Saturday, March 04, 2006

¿Locura, Ceguera, o Estupidez?

No importa, igual nos vamos al carajo.

A veces creo que leer es malo. Por lo menos leer algo más que la crónica policial, la gaceta hípica y la página deportiva del periódico, que deben ser las lecturas más populares. Y es que el leer da una perspectiva tan deprimente de la realidad que no dan ganas de seguir adelante, que uno se siente predicando en el desierto cuando habla de lo que está a la vuelta de la esquina. En esta ópera bufa llamada Venezuela damos un paso hacia delante y estamos al borde del abismo. Countdown to extinction a paso de vencedores.

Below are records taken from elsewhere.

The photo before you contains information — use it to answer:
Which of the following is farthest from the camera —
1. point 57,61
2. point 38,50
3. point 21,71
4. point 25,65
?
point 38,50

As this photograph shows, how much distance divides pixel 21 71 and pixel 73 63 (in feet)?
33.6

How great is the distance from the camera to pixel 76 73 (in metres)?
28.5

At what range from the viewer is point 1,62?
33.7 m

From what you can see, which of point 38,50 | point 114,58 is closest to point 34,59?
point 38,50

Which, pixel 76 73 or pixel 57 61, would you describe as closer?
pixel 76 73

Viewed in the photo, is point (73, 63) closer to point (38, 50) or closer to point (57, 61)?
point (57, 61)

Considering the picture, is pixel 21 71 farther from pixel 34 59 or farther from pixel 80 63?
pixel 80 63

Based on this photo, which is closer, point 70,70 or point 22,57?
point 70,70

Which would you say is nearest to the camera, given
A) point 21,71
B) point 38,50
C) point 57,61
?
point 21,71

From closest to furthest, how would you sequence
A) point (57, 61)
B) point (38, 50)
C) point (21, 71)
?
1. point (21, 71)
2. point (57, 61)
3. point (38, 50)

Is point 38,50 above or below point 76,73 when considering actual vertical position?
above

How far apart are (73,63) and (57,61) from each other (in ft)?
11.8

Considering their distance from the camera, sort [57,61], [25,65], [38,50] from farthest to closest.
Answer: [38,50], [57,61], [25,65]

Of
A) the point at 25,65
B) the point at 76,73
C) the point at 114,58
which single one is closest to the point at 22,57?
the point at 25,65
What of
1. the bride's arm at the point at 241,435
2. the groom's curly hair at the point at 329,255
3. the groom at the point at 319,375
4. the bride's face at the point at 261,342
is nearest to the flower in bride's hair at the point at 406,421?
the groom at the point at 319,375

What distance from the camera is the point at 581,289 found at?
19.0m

Y es que la maldad de leer radica en que le da a uno puntos de comparación más allá de la experiencia cotidiana. A este respecto la mayoría de la humanidad vive en la edad de piedra, ya dice el dicho que nadie escarmienta en cabeza ajena. En realidad mucha gente lo hace, pero no la suficiente, al menos no aquí. Y esos puntos de referencia a veces son tan grotescos que dan asco, tan extraños que me pregunto si no será que me he excedido en el tiempo que paso sin dormir y son mis pesadillas las que toman forma a mi alrededor, que todo es una alucinación gigante, que el mundo no puede ser tan horroroso. Pero no. Desearía alucinar, pero desgraciadamente aquí yo me cuento entre los cuerdos. Por cierto, aquí va una advertencia, estimado lector, si usted se considera susceptible, por favor no siga leyendo, de aquí en adelante el comentario se torna muy políticamente incorrecto, muy visceral y muy triste. Si quiere seguir creyendo que ese conjunto de tierra y gente encerrado por líneas imaginarias que hemos convenido en llamar Venezuela tiene futuro, por favor le ruego encarecidamente que no lea más. No le quiero dañar los sueños a nadie.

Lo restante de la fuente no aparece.